■ **THE EXERCISE**:
Rewrite the rows starting at the line that contains "Considering the image, is" and ending at the last line of the rows, replacing "green seedling leaf" with "young sprout leaf" and leaving everything else unchanged. Omit the pictures from your answer.

Excerpts from a spatial dataset:
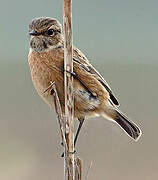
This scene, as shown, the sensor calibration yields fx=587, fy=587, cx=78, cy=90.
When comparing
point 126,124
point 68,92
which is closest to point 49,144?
point 126,124

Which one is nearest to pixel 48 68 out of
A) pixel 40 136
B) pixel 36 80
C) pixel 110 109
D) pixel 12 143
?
pixel 36 80

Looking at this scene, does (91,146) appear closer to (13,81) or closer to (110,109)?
(110,109)

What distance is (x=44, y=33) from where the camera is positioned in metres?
3.32

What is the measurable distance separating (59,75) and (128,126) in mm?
612

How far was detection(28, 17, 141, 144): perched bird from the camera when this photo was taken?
3211mm

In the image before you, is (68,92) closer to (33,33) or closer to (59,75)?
(59,75)

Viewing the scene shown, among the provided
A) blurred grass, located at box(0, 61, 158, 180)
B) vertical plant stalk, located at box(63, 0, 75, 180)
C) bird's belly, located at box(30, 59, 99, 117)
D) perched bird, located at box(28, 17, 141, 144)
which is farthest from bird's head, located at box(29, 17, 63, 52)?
vertical plant stalk, located at box(63, 0, 75, 180)

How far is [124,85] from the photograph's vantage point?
659 cm

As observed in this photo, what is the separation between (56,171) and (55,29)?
1390 mm

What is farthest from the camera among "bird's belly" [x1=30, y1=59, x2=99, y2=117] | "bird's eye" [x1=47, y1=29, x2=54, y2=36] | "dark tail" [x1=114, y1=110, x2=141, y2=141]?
"dark tail" [x1=114, y1=110, x2=141, y2=141]

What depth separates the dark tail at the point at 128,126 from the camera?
345 cm

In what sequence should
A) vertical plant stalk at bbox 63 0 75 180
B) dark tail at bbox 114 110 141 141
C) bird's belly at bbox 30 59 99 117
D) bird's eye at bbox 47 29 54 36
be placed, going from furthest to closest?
1. dark tail at bbox 114 110 141 141
2. bird's eye at bbox 47 29 54 36
3. bird's belly at bbox 30 59 99 117
4. vertical plant stalk at bbox 63 0 75 180

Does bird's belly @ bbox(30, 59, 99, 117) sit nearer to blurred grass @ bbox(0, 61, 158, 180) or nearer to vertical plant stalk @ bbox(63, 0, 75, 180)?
blurred grass @ bbox(0, 61, 158, 180)

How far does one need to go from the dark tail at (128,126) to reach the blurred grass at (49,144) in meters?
0.08
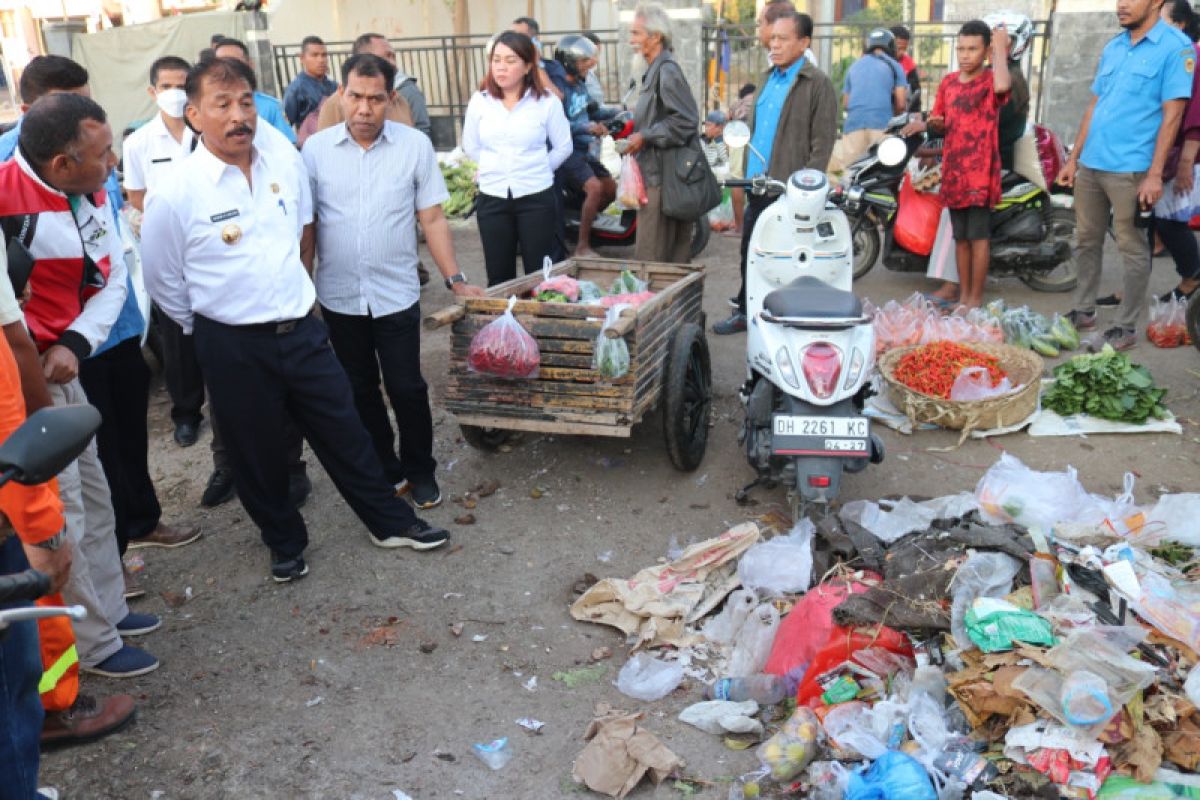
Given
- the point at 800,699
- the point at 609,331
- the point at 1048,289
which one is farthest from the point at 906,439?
the point at 1048,289

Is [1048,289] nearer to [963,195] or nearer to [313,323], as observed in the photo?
[963,195]

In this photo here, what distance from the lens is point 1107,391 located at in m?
5.86

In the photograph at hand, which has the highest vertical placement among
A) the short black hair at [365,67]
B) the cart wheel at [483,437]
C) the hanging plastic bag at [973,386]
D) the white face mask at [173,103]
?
the short black hair at [365,67]

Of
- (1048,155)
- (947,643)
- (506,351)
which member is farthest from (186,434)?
(1048,155)

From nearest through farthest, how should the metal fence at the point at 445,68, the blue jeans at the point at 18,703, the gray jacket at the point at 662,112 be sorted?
the blue jeans at the point at 18,703 < the gray jacket at the point at 662,112 < the metal fence at the point at 445,68

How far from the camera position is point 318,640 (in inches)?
165

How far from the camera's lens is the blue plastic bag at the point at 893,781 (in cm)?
298

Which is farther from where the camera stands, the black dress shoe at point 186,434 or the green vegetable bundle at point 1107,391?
the black dress shoe at point 186,434

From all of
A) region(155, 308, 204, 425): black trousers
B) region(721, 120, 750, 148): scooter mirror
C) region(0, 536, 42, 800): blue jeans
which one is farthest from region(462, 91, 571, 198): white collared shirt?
region(0, 536, 42, 800): blue jeans

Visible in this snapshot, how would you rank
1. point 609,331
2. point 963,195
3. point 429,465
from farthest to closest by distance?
1. point 963,195
2. point 429,465
3. point 609,331

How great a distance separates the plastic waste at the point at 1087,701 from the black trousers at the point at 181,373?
4.64 meters

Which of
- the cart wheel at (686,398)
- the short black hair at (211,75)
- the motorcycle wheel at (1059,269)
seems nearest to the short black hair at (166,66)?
the short black hair at (211,75)

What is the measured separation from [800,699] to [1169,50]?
16.4 feet

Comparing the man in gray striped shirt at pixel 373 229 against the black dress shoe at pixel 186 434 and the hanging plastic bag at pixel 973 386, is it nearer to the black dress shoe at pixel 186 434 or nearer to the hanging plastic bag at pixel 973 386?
the black dress shoe at pixel 186 434
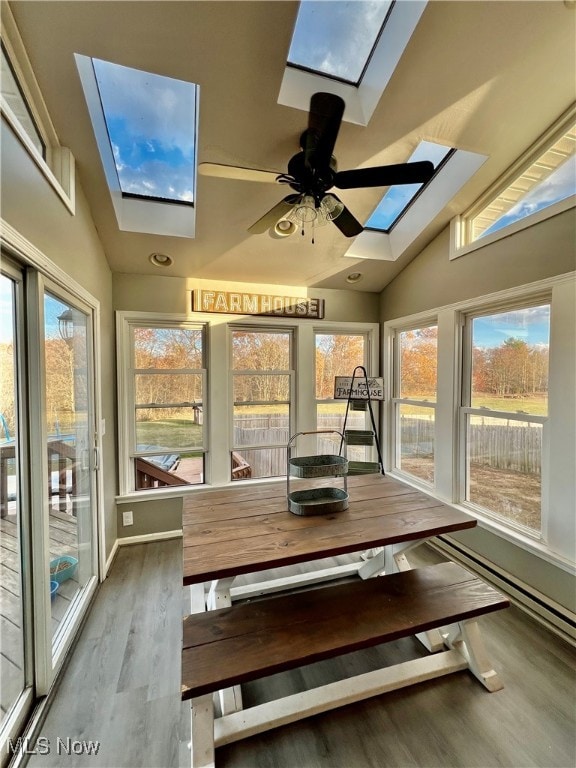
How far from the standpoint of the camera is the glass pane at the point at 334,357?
362 centimetres

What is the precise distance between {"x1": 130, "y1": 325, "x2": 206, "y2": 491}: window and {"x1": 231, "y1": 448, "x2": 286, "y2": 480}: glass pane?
385 millimetres

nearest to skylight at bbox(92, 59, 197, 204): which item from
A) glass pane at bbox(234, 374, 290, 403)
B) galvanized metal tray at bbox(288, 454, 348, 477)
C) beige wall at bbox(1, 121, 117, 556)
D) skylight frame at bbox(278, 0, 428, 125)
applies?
beige wall at bbox(1, 121, 117, 556)

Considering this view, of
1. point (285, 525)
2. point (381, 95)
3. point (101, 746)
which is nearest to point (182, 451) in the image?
point (285, 525)

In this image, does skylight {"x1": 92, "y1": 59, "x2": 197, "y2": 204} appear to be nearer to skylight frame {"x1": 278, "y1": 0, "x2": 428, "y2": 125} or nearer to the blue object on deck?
skylight frame {"x1": 278, "y1": 0, "x2": 428, "y2": 125}

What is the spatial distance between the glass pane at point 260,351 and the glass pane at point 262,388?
0.10m

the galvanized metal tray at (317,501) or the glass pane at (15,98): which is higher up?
the glass pane at (15,98)

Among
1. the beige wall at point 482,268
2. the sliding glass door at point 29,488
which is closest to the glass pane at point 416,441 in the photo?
the beige wall at point 482,268

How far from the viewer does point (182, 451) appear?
317 centimetres

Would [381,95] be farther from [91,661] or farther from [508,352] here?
[91,661]

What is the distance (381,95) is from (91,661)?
3.43 m

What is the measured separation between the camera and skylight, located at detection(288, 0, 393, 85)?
1.48 metres

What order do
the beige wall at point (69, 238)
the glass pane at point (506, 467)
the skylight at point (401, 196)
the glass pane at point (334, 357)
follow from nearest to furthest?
the beige wall at point (69, 238) < the glass pane at point (506, 467) < the skylight at point (401, 196) < the glass pane at point (334, 357)

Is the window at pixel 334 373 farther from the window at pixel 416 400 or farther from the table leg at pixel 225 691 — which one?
the table leg at pixel 225 691

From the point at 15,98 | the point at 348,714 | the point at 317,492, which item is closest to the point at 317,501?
the point at 317,492
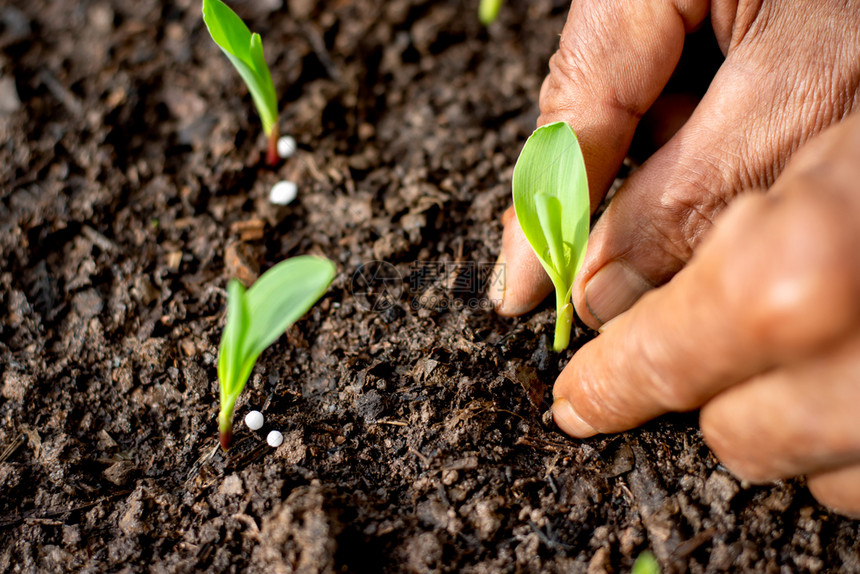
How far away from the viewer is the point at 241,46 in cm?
132

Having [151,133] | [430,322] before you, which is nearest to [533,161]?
[430,322]

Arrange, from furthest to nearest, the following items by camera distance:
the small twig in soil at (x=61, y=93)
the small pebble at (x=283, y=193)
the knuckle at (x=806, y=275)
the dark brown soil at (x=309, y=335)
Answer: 1. the small twig in soil at (x=61, y=93)
2. the small pebble at (x=283, y=193)
3. the dark brown soil at (x=309, y=335)
4. the knuckle at (x=806, y=275)

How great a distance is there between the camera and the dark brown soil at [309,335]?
1.04 m

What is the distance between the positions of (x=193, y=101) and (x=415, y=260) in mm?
805

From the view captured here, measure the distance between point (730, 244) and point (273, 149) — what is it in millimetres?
1208

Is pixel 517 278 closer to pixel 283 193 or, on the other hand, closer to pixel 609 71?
pixel 609 71

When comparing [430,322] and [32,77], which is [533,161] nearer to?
[430,322]

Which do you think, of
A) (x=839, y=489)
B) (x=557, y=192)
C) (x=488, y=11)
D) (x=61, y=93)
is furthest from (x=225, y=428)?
(x=488, y=11)

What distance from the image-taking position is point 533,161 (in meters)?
1.07

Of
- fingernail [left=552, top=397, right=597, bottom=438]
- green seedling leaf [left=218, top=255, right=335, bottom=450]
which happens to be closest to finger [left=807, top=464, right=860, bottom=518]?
fingernail [left=552, top=397, right=597, bottom=438]

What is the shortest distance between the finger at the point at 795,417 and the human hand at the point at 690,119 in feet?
1.19

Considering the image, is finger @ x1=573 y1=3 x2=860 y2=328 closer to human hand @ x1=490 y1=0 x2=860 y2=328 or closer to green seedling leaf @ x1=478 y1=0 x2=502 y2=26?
human hand @ x1=490 y1=0 x2=860 y2=328

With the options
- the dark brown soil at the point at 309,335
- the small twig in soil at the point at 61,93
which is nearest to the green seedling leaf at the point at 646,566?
the dark brown soil at the point at 309,335

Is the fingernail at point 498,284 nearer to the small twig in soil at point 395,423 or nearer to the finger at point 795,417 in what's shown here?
the small twig in soil at point 395,423
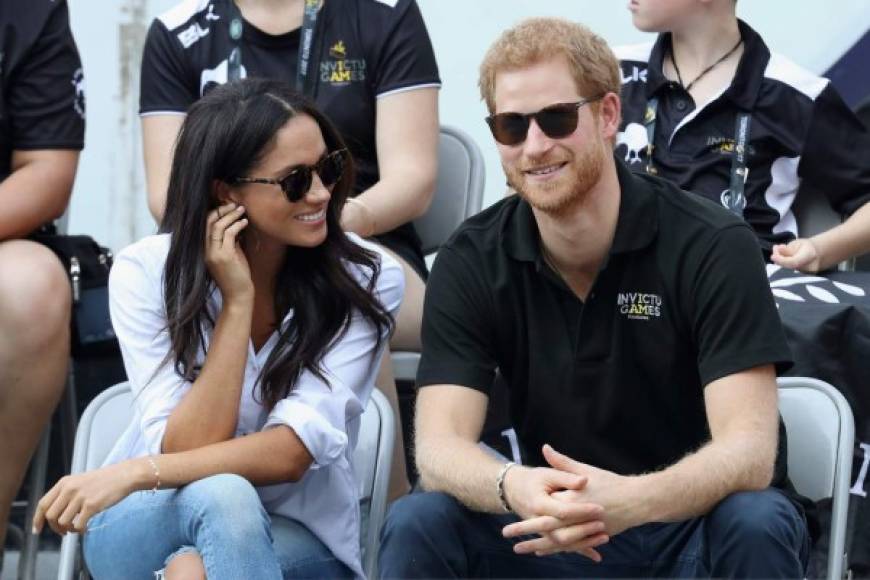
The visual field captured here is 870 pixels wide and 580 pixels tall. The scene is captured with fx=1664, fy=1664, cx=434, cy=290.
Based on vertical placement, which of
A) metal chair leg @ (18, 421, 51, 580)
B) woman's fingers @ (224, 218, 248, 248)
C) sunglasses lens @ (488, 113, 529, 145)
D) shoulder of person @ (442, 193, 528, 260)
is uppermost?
sunglasses lens @ (488, 113, 529, 145)

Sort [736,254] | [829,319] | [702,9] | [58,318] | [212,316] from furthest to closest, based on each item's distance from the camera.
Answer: [702,9]
[58,318]
[829,319]
[212,316]
[736,254]

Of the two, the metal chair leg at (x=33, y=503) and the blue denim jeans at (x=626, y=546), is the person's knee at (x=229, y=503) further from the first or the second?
the metal chair leg at (x=33, y=503)

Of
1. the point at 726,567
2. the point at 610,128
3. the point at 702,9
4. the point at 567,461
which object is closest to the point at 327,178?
the point at 610,128

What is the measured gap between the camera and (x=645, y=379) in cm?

■ **RESULT BELOW**:
Considering the image, is finger @ x1=573 y1=3 x2=860 y2=328 closer to human hand @ x1=490 y1=0 x2=860 y2=328 or closer to young sprout leaf @ x1=478 y1=0 x2=502 y2=26?
human hand @ x1=490 y1=0 x2=860 y2=328

With the options
- the dark brown soil at the point at 309,335
- the small twig in soil at the point at 61,93
which is nearest to the young sprout leaf at the point at 646,566?
the dark brown soil at the point at 309,335

Is the fingernail at point 498,284 nearer to the small twig in soil at point 395,423 or nearer to the finger at point 795,417 in what's shown here?
the small twig in soil at point 395,423
The visual field captured here is 870 pixels wide and 580 pixels tall. The scene is captured with fx=1664, fy=1664, cx=434, cy=290.
Based on vertical placement, which of
A) metal chair leg @ (18, 421, 51, 580)
B) woman's fingers @ (224, 218, 248, 248)
C) sunglasses lens @ (488, 113, 529, 145)
D) shoulder of person @ (442, 193, 528, 260)
is uppermost?
sunglasses lens @ (488, 113, 529, 145)

Sort [736,254] | [829,319] | [702,9] | [58,318] | [212,316] from furthest to closest, based on each item's distance from the camera.
Answer: [702,9]
[58,318]
[829,319]
[212,316]
[736,254]

Of the two, the metal chair leg at (x=33, y=503) and the blue denim jeans at (x=626, y=546), is the person's knee at (x=229, y=503) further from the first or the second?
the metal chair leg at (x=33, y=503)

Of
1. the point at 726,567
2. the point at 610,128
3. the point at 702,9
4. the point at 567,461
which object is closest to the point at 327,178?
the point at 610,128

What is the measured gap between the camera and (x=645, y=379) in cm?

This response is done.